A sample of compound 21 (180 mg, 0.15 mmol) was treated with 1.5 mL of 3M HCl-dioxane and the mixture was stirred at 25 ° C. for 30 min, after which the volatiles were removed in vacuo. Et ₂ O (5 mL) was added to the hydrochloride salt and then removed under vacuum to remove residual HCl. The residue in CH ₂ Cl ₂ (150 mL) was treated sequentially with HOAt (122 mg, 0.75 mmol) and EDCl (149 mg, 0.75 mmol) and the reaction mixture was stirred at 0 ° C. for 6 hours. The reaction mixture was poured into 1N aqueous HCl (50 mL) and acidified with EtOAc (2 × 50 mL). The combined organic phases were washed with saturated aqueous NaHCO ₃ (50 mL) and saturated aqueous NaCl (30 mL), dried (Na ₂ SO ₄ ), filtered and concentrated in vacuo. Flash chromatography (Si0 ₂ , 4 × 15 cm, 25% EtOAc-hexane eluent) afforded compound 23 (84 mg, 77 μmol, 52%, typically 52-61%) as a white solid.

Thiocoralin (1).

A sample of compound 23 (14.0 mg, 12.9 μmol) was treated with 2 mL of TFA-thioanisole (10: 1) and the reaction mixture was stirred at 25 ° C. for 6 h and then concentrated in vacuo. The residue was treated with 3M HCl-EtOA and the volatiles were removed in vacuo to give hydrochloride.
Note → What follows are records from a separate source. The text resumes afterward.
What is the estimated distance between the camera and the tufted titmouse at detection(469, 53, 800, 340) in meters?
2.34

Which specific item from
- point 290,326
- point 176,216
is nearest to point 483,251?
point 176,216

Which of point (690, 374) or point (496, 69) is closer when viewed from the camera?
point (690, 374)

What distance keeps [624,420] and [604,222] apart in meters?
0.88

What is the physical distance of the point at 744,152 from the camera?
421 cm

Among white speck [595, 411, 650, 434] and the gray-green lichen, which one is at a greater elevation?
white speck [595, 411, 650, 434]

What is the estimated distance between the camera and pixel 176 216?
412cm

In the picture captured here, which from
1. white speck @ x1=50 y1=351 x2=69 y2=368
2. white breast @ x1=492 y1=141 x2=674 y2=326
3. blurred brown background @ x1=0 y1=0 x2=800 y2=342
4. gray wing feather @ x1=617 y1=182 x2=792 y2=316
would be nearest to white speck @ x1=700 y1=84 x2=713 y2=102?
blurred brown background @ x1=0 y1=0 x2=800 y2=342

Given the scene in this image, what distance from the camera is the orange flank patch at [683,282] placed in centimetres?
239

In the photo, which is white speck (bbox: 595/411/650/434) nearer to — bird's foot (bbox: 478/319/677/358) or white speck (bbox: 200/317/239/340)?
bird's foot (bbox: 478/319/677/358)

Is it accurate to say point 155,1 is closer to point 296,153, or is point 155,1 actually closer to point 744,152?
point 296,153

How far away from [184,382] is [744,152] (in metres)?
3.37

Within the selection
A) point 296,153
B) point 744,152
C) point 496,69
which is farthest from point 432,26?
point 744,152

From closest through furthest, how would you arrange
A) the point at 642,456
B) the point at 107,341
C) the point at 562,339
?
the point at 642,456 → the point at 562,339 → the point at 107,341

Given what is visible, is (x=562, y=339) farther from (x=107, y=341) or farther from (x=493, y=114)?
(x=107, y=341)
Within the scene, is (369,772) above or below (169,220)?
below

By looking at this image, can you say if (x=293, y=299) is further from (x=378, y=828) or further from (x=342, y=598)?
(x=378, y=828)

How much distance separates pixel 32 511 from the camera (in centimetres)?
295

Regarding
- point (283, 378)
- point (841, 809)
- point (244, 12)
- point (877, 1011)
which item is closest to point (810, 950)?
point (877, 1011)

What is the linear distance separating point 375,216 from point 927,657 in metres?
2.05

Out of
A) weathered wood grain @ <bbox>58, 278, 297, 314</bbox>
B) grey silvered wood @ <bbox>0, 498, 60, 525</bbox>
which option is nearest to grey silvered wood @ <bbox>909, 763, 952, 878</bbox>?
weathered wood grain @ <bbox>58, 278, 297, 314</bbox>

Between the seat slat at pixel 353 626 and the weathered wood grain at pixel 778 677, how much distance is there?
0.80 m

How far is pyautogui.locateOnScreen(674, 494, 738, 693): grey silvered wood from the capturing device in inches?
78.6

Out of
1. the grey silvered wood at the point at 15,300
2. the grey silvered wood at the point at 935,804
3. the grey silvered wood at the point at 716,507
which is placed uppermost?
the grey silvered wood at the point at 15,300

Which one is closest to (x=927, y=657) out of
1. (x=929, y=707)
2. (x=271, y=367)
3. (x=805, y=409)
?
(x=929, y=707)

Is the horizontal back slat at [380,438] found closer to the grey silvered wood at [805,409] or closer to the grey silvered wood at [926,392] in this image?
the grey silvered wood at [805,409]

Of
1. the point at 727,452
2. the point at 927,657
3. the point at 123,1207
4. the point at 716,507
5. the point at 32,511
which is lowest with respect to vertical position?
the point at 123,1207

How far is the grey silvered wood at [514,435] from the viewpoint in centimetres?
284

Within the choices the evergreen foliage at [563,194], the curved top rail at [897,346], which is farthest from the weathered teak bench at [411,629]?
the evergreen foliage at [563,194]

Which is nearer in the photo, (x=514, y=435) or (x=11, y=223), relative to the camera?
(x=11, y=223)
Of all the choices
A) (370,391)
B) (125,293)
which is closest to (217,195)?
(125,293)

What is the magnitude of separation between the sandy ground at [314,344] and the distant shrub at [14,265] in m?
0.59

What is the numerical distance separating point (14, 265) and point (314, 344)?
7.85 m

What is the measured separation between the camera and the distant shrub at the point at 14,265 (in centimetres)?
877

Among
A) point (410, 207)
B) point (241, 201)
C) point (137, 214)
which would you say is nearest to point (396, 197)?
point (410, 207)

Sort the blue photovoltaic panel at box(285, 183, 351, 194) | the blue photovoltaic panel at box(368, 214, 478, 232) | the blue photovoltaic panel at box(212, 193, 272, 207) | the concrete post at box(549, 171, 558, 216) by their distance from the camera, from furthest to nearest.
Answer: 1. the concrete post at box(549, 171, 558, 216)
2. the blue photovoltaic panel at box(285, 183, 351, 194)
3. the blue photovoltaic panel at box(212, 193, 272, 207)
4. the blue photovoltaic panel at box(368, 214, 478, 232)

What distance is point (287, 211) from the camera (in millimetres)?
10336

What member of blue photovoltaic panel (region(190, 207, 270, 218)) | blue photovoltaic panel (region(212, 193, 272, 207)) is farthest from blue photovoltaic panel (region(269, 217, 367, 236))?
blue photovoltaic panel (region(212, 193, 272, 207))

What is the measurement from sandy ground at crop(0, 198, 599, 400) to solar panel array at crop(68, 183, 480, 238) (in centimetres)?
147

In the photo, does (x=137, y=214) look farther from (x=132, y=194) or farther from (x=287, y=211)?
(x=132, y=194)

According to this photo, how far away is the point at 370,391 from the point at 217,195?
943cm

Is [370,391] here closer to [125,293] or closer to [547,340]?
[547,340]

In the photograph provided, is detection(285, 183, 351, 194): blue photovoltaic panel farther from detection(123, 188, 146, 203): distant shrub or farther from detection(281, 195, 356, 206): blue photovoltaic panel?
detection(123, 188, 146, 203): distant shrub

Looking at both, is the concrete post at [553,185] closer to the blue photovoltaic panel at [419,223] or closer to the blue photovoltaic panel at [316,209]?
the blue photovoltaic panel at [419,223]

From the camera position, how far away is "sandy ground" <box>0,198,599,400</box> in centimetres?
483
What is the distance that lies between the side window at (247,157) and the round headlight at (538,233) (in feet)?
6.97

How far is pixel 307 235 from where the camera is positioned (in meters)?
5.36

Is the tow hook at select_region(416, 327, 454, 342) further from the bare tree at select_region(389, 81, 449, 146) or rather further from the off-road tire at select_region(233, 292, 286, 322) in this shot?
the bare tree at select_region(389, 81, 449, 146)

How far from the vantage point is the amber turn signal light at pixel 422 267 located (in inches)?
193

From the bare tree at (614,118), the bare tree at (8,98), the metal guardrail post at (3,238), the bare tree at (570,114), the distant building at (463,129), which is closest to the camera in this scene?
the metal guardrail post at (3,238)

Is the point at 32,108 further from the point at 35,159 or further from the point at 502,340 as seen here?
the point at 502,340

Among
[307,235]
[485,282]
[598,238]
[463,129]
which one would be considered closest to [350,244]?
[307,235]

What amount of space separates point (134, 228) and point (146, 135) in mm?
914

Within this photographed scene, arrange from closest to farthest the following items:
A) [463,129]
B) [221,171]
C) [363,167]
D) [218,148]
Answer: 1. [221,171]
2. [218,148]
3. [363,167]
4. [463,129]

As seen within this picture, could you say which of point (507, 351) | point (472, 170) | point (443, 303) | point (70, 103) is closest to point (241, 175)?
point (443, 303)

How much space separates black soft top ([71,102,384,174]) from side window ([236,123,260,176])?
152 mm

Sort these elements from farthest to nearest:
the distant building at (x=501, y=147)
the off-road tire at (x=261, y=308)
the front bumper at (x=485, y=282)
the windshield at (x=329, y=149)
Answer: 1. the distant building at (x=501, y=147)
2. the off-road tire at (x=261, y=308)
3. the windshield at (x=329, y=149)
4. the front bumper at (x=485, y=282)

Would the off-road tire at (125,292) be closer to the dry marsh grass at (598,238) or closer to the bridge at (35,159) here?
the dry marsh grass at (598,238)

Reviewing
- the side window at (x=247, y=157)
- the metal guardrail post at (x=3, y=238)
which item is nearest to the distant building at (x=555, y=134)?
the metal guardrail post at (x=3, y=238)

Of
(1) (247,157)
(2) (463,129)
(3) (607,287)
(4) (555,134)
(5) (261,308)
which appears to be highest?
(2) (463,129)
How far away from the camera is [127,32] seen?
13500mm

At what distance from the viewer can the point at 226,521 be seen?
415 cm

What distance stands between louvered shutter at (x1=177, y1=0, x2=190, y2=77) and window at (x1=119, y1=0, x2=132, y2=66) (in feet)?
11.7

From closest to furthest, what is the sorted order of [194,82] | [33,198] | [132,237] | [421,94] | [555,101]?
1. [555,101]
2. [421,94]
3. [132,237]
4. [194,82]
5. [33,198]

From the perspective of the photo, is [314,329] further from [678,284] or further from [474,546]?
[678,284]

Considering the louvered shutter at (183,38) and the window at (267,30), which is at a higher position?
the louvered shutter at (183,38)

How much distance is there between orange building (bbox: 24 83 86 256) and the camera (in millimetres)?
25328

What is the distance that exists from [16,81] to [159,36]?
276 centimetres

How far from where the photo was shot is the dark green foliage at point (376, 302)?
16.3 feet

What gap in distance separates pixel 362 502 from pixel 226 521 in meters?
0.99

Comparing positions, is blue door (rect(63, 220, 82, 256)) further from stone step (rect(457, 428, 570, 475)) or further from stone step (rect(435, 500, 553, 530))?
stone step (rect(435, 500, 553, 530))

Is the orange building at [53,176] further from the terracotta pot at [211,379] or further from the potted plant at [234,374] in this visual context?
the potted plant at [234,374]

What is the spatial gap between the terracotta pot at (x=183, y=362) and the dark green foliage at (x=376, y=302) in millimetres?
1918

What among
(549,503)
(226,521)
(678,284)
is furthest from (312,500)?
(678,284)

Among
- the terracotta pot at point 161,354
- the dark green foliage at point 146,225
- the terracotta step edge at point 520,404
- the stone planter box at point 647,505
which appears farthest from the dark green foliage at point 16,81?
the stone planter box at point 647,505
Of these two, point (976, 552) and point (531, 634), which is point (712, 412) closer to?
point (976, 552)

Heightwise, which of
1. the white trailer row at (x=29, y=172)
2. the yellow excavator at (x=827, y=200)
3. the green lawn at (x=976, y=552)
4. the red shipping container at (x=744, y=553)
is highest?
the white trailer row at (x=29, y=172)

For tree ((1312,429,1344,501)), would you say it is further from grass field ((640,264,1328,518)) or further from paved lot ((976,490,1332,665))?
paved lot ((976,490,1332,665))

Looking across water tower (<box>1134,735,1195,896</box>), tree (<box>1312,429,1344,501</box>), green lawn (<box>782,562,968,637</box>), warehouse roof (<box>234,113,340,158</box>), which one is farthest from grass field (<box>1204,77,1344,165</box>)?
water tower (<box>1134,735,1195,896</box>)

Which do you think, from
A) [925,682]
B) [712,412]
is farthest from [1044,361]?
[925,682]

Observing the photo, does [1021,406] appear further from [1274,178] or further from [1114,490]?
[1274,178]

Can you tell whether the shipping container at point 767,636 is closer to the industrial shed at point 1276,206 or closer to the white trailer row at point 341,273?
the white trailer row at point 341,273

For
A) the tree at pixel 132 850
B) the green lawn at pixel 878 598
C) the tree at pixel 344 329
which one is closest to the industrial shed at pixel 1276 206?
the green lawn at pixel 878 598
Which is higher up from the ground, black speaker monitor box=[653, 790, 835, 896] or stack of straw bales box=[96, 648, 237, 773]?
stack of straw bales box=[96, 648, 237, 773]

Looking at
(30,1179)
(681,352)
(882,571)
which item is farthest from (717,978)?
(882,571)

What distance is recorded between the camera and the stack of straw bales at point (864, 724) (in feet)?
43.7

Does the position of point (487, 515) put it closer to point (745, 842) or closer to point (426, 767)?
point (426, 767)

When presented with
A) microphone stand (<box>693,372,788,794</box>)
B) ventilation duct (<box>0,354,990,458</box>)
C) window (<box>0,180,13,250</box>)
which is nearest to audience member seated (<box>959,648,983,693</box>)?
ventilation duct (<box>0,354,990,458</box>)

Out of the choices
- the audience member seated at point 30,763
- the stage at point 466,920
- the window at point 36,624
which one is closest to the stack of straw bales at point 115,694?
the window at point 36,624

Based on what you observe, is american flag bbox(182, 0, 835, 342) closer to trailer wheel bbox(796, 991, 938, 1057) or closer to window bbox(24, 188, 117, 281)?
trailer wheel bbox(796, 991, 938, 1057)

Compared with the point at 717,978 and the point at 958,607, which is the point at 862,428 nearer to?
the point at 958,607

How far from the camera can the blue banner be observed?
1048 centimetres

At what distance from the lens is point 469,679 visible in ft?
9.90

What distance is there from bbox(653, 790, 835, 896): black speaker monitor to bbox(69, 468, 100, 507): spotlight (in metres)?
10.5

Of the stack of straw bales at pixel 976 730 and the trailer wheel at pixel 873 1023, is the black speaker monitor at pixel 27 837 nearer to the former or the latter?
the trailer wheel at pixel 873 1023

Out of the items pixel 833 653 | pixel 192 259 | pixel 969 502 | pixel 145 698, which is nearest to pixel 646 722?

A solution of compound 25 (11.9 mg, 64.5 μmol) and DMAP (7.7 mg, 64.5 μmol) in CH ₂ Cl ₂ (1 mL) was treated with EDCl (12.6 mg, 64.5 μmol) and the reaction mixture was stirred at 25 ° C. for 30 minutes. It was. The hydrochloride salt 24 was added and the reaction mixture was stirred at 25 ° C. for 3 days. The reaction mixture was poured into 1N aqueous HCl (5 mL) and extracted with EtOAc (2 × 5 mL). The combined organic phases were washed with saturated aqueous NaCl (3 mL), dried (Na ₂ SO ₄ ), filtered and concentrated in vacuo. PTLC (SiO ₂ , CHCl ₃ : EtOAc: HOAc = 10: 20: 0.3 eluent) gave Compound 1 (6.5 mg, 5.5 μmol, 43%) as a white solid, which is the same chart published for Actual Compound 1 ¹ H NMR spectra were shown. Romeo, F., et al., J. Antibiot. 1997, 50, 734; Perez Baz, J., et al., J. Antibiot. 1997, 50, 738; Perez Baz, J., et al., PCT Int. Appl., W0952773, 1995; Chem. Abst. 1995, 124, 115561.

BE-22179 (2).

A sample of Compound 1 (1.0 mg, 0.85 μmol) in 30% aqueous acetone (400 μL) was treated with NaIO ₄ (0.4 mg, 8.5 μmol) and the reaction mixture was stirred at 25 ° C. for 12 h, followed by aqueous Na ₂ It was quenched by the addition of S ₂ O ₃ . The mixture was concentrated in vacuo and the residue was extracted with EtOAc (2 × 2 mL). The combined organic phases were washed with saturated NaCl (3 mL), dried (Na ₂ SO ₄ ), filtered and concentrated in vacuo to afford crude sulfoxide. The crude sulfoxide solution in CH ₂ Cl ₂ (400 μL) was warmed under reflux for 6 hours and the volatiles were removed in vacuo. PTLC (SiO ₂ , CHCl ₃ : EtOAc: HOAc = 10: 20: 0.3 eluent) gave Compound 2 (0.6 mg, 0.56 μmol, 66%) as a pale yellow solid, which is the same chart as published for actual Compound 2 ¹ H NMR spectrum is shown by Okada, H., et al., J. Antibiot. 1994, 47, 129].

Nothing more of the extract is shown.